TPL: Teaching and training in academic institutions must be supported by industry. However, bureaucratic restraints and the view that these institutions must now be financially self-sufficient are changing the way industry interacts with universities. We have encountered a lack of urgency and increasing obstacles imposed by university administrators. This has stimulated a greater reliance on internal R and D and research conducted by contract facilities.
EI: As the president and principal shareholder in your company, you have the capability to apply earnings to civic, cultural and educational projects. Would you outline the scope and anticipated benefit from these “social dividends”?

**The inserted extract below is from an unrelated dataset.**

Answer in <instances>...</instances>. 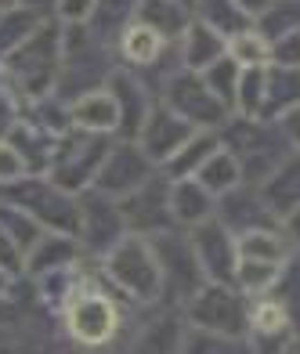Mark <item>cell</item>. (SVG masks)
Listing matches in <instances>:
<instances>
[{"label":"cell","mask_w":300,"mask_h":354,"mask_svg":"<svg viewBox=\"0 0 300 354\" xmlns=\"http://www.w3.org/2000/svg\"><path fill=\"white\" fill-rule=\"evenodd\" d=\"M69 123L76 131H91V134H109L120 127V109L113 91H84L80 98L69 105Z\"/></svg>","instance_id":"15"},{"label":"cell","mask_w":300,"mask_h":354,"mask_svg":"<svg viewBox=\"0 0 300 354\" xmlns=\"http://www.w3.org/2000/svg\"><path fill=\"white\" fill-rule=\"evenodd\" d=\"M138 19L149 22L163 40L181 37L185 26L192 22V19H188V4H185V0H138Z\"/></svg>","instance_id":"20"},{"label":"cell","mask_w":300,"mask_h":354,"mask_svg":"<svg viewBox=\"0 0 300 354\" xmlns=\"http://www.w3.org/2000/svg\"><path fill=\"white\" fill-rule=\"evenodd\" d=\"M4 282H8V271H0V293H4Z\"/></svg>","instance_id":"40"},{"label":"cell","mask_w":300,"mask_h":354,"mask_svg":"<svg viewBox=\"0 0 300 354\" xmlns=\"http://www.w3.org/2000/svg\"><path fill=\"white\" fill-rule=\"evenodd\" d=\"M217 152V138L214 134H196L192 131V138H188L185 145H181V149L178 152H174L170 159H167V163H170V177H174V181H178V177H188V174H196L203 163H207V159Z\"/></svg>","instance_id":"25"},{"label":"cell","mask_w":300,"mask_h":354,"mask_svg":"<svg viewBox=\"0 0 300 354\" xmlns=\"http://www.w3.org/2000/svg\"><path fill=\"white\" fill-rule=\"evenodd\" d=\"M0 271H8V275H19L26 271V250L15 243V235L0 224Z\"/></svg>","instance_id":"32"},{"label":"cell","mask_w":300,"mask_h":354,"mask_svg":"<svg viewBox=\"0 0 300 354\" xmlns=\"http://www.w3.org/2000/svg\"><path fill=\"white\" fill-rule=\"evenodd\" d=\"M188 243H192V253L203 268V275L210 282H235V239L232 232L225 228L221 221H199L192 224V235H188Z\"/></svg>","instance_id":"8"},{"label":"cell","mask_w":300,"mask_h":354,"mask_svg":"<svg viewBox=\"0 0 300 354\" xmlns=\"http://www.w3.org/2000/svg\"><path fill=\"white\" fill-rule=\"evenodd\" d=\"M239 62H235L228 51L225 55H221L217 62H210V66L207 69H203V73H207V76H203V80H207V87L217 94V98L221 102H225L228 109L235 105V87H239Z\"/></svg>","instance_id":"31"},{"label":"cell","mask_w":300,"mask_h":354,"mask_svg":"<svg viewBox=\"0 0 300 354\" xmlns=\"http://www.w3.org/2000/svg\"><path fill=\"white\" fill-rule=\"evenodd\" d=\"M290 134L300 141V109H293V112H290Z\"/></svg>","instance_id":"39"},{"label":"cell","mask_w":300,"mask_h":354,"mask_svg":"<svg viewBox=\"0 0 300 354\" xmlns=\"http://www.w3.org/2000/svg\"><path fill=\"white\" fill-rule=\"evenodd\" d=\"M26 174H29V167H26V159L19 156V149L0 138V185H11V181H19V177H26Z\"/></svg>","instance_id":"33"},{"label":"cell","mask_w":300,"mask_h":354,"mask_svg":"<svg viewBox=\"0 0 300 354\" xmlns=\"http://www.w3.org/2000/svg\"><path fill=\"white\" fill-rule=\"evenodd\" d=\"M181 37H185V66L188 69H207L210 62H217L225 55V37H221L217 29H210L203 19L188 22Z\"/></svg>","instance_id":"21"},{"label":"cell","mask_w":300,"mask_h":354,"mask_svg":"<svg viewBox=\"0 0 300 354\" xmlns=\"http://www.w3.org/2000/svg\"><path fill=\"white\" fill-rule=\"evenodd\" d=\"M105 134H91V131H80V134H69V138H58V149L51 156V181L58 188H66L69 196L73 192H84L87 185H94V174H98L102 159L109 152Z\"/></svg>","instance_id":"5"},{"label":"cell","mask_w":300,"mask_h":354,"mask_svg":"<svg viewBox=\"0 0 300 354\" xmlns=\"http://www.w3.org/2000/svg\"><path fill=\"white\" fill-rule=\"evenodd\" d=\"M235 253L239 257H257V261H275V264H286L290 261V246L286 239L272 228H250L235 239Z\"/></svg>","instance_id":"23"},{"label":"cell","mask_w":300,"mask_h":354,"mask_svg":"<svg viewBox=\"0 0 300 354\" xmlns=\"http://www.w3.org/2000/svg\"><path fill=\"white\" fill-rule=\"evenodd\" d=\"M37 26H40V11L26 8V4H15L8 11H0V58L8 51H15Z\"/></svg>","instance_id":"28"},{"label":"cell","mask_w":300,"mask_h":354,"mask_svg":"<svg viewBox=\"0 0 300 354\" xmlns=\"http://www.w3.org/2000/svg\"><path fill=\"white\" fill-rule=\"evenodd\" d=\"M15 123H19V102H15V94L0 84V134H11Z\"/></svg>","instance_id":"36"},{"label":"cell","mask_w":300,"mask_h":354,"mask_svg":"<svg viewBox=\"0 0 300 354\" xmlns=\"http://www.w3.org/2000/svg\"><path fill=\"white\" fill-rule=\"evenodd\" d=\"M199 15H203V22H207L210 29H217L221 37H235V33H243V29L254 26V19L235 4V0H203L199 4Z\"/></svg>","instance_id":"24"},{"label":"cell","mask_w":300,"mask_h":354,"mask_svg":"<svg viewBox=\"0 0 300 354\" xmlns=\"http://www.w3.org/2000/svg\"><path fill=\"white\" fill-rule=\"evenodd\" d=\"M8 73L19 80V91L29 98H44L51 84L58 80V66H62V33L58 29L37 26L15 51L4 55Z\"/></svg>","instance_id":"2"},{"label":"cell","mask_w":300,"mask_h":354,"mask_svg":"<svg viewBox=\"0 0 300 354\" xmlns=\"http://www.w3.org/2000/svg\"><path fill=\"white\" fill-rule=\"evenodd\" d=\"M167 105L192 123V127H217L228 120V105L207 87V80L174 76L167 87Z\"/></svg>","instance_id":"11"},{"label":"cell","mask_w":300,"mask_h":354,"mask_svg":"<svg viewBox=\"0 0 300 354\" xmlns=\"http://www.w3.org/2000/svg\"><path fill=\"white\" fill-rule=\"evenodd\" d=\"M221 199L217 203V221L225 224L228 232H250V228H272V221H275V210L268 206V199L261 196H250V192H239V185L228 188V192H221Z\"/></svg>","instance_id":"14"},{"label":"cell","mask_w":300,"mask_h":354,"mask_svg":"<svg viewBox=\"0 0 300 354\" xmlns=\"http://www.w3.org/2000/svg\"><path fill=\"white\" fill-rule=\"evenodd\" d=\"M272 58L279 62V66L300 69V26H293L290 33H282L279 40H272Z\"/></svg>","instance_id":"34"},{"label":"cell","mask_w":300,"mask_h":354,"mask_svg":"<svg viewBox=\"0 0 300 354\" xmlns=\"http://www.w3.org/2000/svg\"><path fill=\"white\" fill-rule=\"evenodd\" d=\"M156 257H160V268H163V286L178 289L181 297H192L196 293V279L203 275V268L192 253V243L178 235H167L163 243H156Z\"/></svg>","instance_id":"13"},{"label":"cell","mask_w":300,"mask_h":354,"mask_svg":"<svg viewBox=\"0 0 300 354\" xmlns=\"http://www.w3.org/2000/svg\"><path fill=\"white\" fill-rule=\"evenodd\" d=\"M282 217H286V232H290V239H293V243H300V203L293 206L290 214H282Z\"/></svg>","instance_id":"38"},{"label":"cell","mask_w":300,"mask_h":354,"mask_svg":"<svg viewBox=\"0 0 300 354\" xmlns=\"http://www.w3.org/2000/svg\"><path fill=\"white\" fill-rule=\"evenodd\" d=\"M268 206L279 214H290L293 206L300 203V159H290V163H279L272 170V181H268V192H264Z\"/></svg>","instance_id":"22"},{"label":"cell","mask_w":300,"mask_h":354,"mask_svg":"<svg viewBox=\"0 0 300 354\" xmlns=\"http://www.w3.org/2000/svg\"><path fill=\"white\" fill-rule=\"evenodd\" d=\"M163 37L156 33V29L149 26V22H131L127 29H123V37H120V55H123V62L127 66H134V69H141V66H152L156 58L163 55Z\"/></svg>","instance_id":"19"},{"label":"cell","mask_w":300,"mask_h":354,"mask_svg":"<svg viewBox=\"0 0 300 354\" xmlns=\"http://www.w3.org/2000/svg\"><path fill=\"white\" fill-rule=\"evenodd\" d=\"M113 98H116V109H120V127L123 138H134L141 131V123L149 116V98H145V87H141V80L127 76V73H116L113 76Z\"/></svg>","instance_id":"18"},{"label":"cell","mask_w":300,"mask_h":354,"mask_svg":"<svg viewBox=\"0 0 300 354\" xmlns=\"http://www.w3.org/2000/svg\"><path fill=\"white\" fill-rule=\"evenodd\" d=\"M120 214H123V224L134 232V235H149V232H170L163 228L167 217H170V192L160 177H145L134 192L120 199Z\"/></svg>","instance_id":"9"},{"label":"cell","mask_w":300,"mask_h":354,"mask_svg":"<svg viewBox=\"0 0 300 354\" xmlns=\"http://www.w3.org/2000/svg\"><path fill=\"white\" fill-rule=\"evenodd\" d=\"M55 8L66 22H87L94 15V0H55Z\"/></svg>","instance_id":"35"},{"label":"cell","mask_w":300,"mask_h":354,"mask_svg":"<svg viewBox=\"0 0 300 354\" xmlns=\"http://www.w3.org/2000/svg\"><path fill=\"white\" fill-rule=\"evenodd\" d=\"M0 199H8L15 206H22V210L29 217H37L44 228H55V232H69L76 235V228H80V203L69 199L66 188H58L55 181H11L4 185V192H0Z\"/></svg>","instance_id":"4"},{"label":"cell","mask_w":300,"mask_h":354,"mask_svg":"<svg viewBox=\"0 0 300 354\" xmlns=\"http://www.w3.org/2000/svg\"><path fill=\"white\" fill-rule=\"evenodd\" d=\"M192 131L196 127L188 123L181 112H174L170 105H160V109H149V116L138 131V145L156 163V159H170L188 138H192Z\"/></svg>","instance_id":"12"},{"label":"cell","mask_w":300,"mask_h":354,"mask_svg":"<svg viewBox=\"0 0 300 354\" xmlns=\"http://www.w3.org/2000/svg\"><path fill=\"white\" fill-rule=\"evenodd\" d=\"M235 4H239V8L250 15V19H261V15L275 4V0H235Z\"/></svg>","instance_id":"37"},{"label":"cell","mask_w":300,"mask_h":354,"mask_svg":"<svg viewBox=\"0 0 300 354\" xmlns=\"http://www.w3.org/2000/svg\"><path fill=\"white\" fill-rule=\"evenodd\" d=\"M225 51L239 62V66H268L272 58V40H268L261 29H243L225 40Z\"/></svg>","instance_id":"29"},{"label":"cell","mask_w":300,"mask_h":354,"mask_svg":"<svg viewBox=\"0 0 300 354\" xmlns=\"http://www.w3.org/2000/svg\"><path fill=\"white\" fill-rule=\"evenodd\" d=\"M290 329H293V322L275 297L250 308V336L254 340H275V336H286Z\"/></svg>","instance_id":"26"},{"label":"cell","mask_w":300,"mask_h":354,"mask_svg":"<svg viewBox=\"0 0 300 354\" xmlns=\"http://www.w3.org/2000/svg\"><path fill=\"white\" fill-rule=\"evenodd\" d=\"M188 318L196 322V329L221 333V336H232V340H243L250 333V308H243L232 282L199 286L192 293V304H188Z\"/></svg>","instance_id":"6"},{"label":"cell","mask_w":300,"mask_h":354,"mask_svg":"<svg viewBox=\"0 0 300 354\" xmlns=\"http://www.w3.org/2000/svg\"><path fill=\"white\" fill-rule=\"evenodd\" d=\"M196 174H199V185H203V188H210L214 196H221V192H228V188H235V185L243 181L239 159H235L232 152H221V149H217V152H214Z\"/></svg>","instance_id":"27"},{"label":"cell","mask_w":300,"mask_h":354,"mask_svg":"<svg viewBox=\"0 0 300 354\" xmlns=\"http://www.w3.org/2000/svg\"><path fill=\"white\" fill-rule=\"evenodd\" d=\"M66 329L73 344L105 347L120 329V308L91 282H76L66 297Z\"/></svg>","instance_id":"3"},{"label":"cell","mask_w":300,"mask_h":354,"mask_svg":"<svg viewBox=\"0 0 300 354\" xmlns=\"http://www.w3.org/2000/svg\"><path fill=\"white\" fill-rule=\"evenodd\" d=\"M80 232L84 243L91 250H113L123 239V214H120V199L105 196V192H80Z\"/></svg>","instance_id":"10"},{"label":"cell","mask_w":300,"mask_h":354,"mask_svg":"<svg viewBox=\"0 0 300 354\" xmlns=\"http://www.w3.org/2000/svg\"><path fill=\"white\" fill-rule=\"evenodd\" d=\"M293 109H300V69H293V66L264 69L261 116H290ZM261 116H257V120H261Z\"/></svg>","instance_id":"16"},{"label":"cell","mask_w":300,"mask_h":354,"mask_svg":"<svg viewBox=\"0 0 300 354\" xmlns=\"http://www.w3.org/2000/svg\"><path fill=\"white\" fill-rule=\"evenodd\" d=\"M217 210V199L210 188H203L192 177H178V185L170 188V217L178 224H199L210 221Z\"/></svg>","instance_id":"17"},{"label":"cell","mask_w":300,"mask_h":354,"mask_svg":"<svg viewBox=\"0 0 300 354\" xmlns=\"http://www.w3.org/2000/svg\"><path fill=\"white\" fill-rule=\"evenodd\" d=\"M149 174H152V159L141 152V145L134 138H123L116 145H109L102 167L94 174V188L105 192V196H113V199H123L127 192H134L145 181Z\"/></svg>","instance_id":"7"},{"label":"cell","mask_w":300,"mask_h":354,"mask_svg":"<svg viewBox=\"0 0 300 354\" xmlns=\"http://www.w3.org/2000/svg\"><path fill=\"white\" fill-rule=\"evenodd\" d=\"M105 271L134 300L152 304L163 297V268L145 235H123L113 250H105Z\"/></svg>","instance_id":"1"},{"label":"cell","mask_w":300,"mask_h":354,"mask_svg":"<svg viewBox=\"0 0 300 354\" xmlns=\"http://www.w3.org/2000/svg\"><path fill=\"white\" fill-rule=\"evenodd\" d=\"M282 264L275 261H257V257H235V282L243 286V293H264L272 289V282L279 279Z\"/></svg>","instance_id":"30"}]
</instances>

TPL: It’s less a question of social dividends and more a question of doing what is right. What was right a thousand years ago is still right in 2009. People and companies have a social responsibility to give back to the society in which they live. We have to extend a lending hand and provide encouragement to those who are less fortunate. For example, we are currently running a program in Ireland to raise money to build orphanages in South Africa. Social involvement requires responses to the HIV crisis, the tsunami recovery efforts in SE Asia or even Hurricane Katrina in our own nation. Social involvement includes encouraging science education. We continue to support science programs at the elementary, middle and high school levels in addition to universities. This social involvement on one hand helps society but on the other creates a sense of teamwork within the Alltech community. At our recent Symposium we reviewed letters from young scientists, including undergraduates who attended programs sponsored by Alltech. They talked about it being a life-changing experience. This type of response is sufficient reward for doing the right thing.